╭─ Exercise input

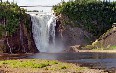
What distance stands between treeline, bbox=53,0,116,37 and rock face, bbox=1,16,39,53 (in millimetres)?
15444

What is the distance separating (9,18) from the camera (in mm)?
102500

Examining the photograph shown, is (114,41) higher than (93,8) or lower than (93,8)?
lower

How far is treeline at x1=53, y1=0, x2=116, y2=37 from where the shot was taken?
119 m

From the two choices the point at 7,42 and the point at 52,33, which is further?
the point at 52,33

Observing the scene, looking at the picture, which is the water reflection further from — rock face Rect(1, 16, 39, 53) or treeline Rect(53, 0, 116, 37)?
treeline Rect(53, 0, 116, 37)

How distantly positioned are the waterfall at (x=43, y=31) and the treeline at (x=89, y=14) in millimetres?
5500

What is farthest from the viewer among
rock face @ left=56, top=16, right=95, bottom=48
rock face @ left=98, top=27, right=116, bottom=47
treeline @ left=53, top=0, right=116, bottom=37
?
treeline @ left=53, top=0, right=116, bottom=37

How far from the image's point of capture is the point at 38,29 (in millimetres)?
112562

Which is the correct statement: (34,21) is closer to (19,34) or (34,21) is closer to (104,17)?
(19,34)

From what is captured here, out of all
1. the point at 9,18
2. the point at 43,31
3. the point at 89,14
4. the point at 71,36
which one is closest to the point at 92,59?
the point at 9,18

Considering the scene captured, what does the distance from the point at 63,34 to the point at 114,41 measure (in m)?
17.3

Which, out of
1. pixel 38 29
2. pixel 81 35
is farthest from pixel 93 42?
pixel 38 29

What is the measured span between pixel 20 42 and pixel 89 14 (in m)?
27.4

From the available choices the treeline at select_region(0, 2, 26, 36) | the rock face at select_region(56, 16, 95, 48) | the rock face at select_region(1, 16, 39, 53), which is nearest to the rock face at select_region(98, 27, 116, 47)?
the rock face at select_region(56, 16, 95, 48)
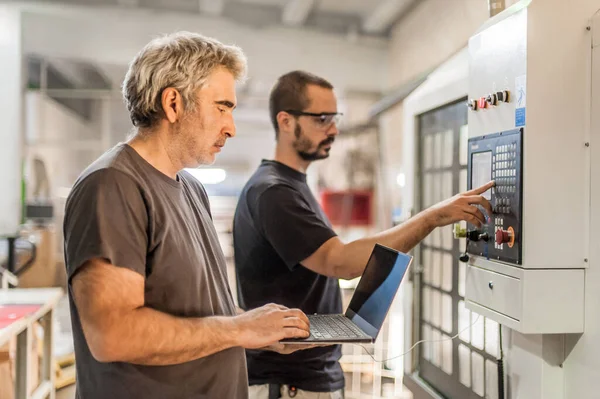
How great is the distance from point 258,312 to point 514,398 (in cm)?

╰─
╭─ Exercise input

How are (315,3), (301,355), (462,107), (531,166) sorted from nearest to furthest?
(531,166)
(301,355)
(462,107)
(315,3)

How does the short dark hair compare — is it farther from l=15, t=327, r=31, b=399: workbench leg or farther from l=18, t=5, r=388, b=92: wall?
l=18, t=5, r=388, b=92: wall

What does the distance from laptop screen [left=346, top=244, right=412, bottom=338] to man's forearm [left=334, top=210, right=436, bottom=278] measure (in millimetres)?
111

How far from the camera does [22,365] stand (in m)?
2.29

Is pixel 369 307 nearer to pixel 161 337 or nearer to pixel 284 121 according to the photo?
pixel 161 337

╰─

Task brief :: Reproduce word for word the lines that begin at the one containing "From the available" and end with the one containing "How great is". Leave the pictures out.

Written answer ::
From the available choices the treeline at select_region(0, 2, 26, 36) | the rock face at select_region(56, 16, 95, 48) | the rock face at select_region(1, 16, 39, 53), which is nearest to the rock face at select_region(98, 27, 116, 47)?
the rock face at select_region(56, 16, 95, 48)
How great is the distance from point 258,312 to point 514,398 (in cm)?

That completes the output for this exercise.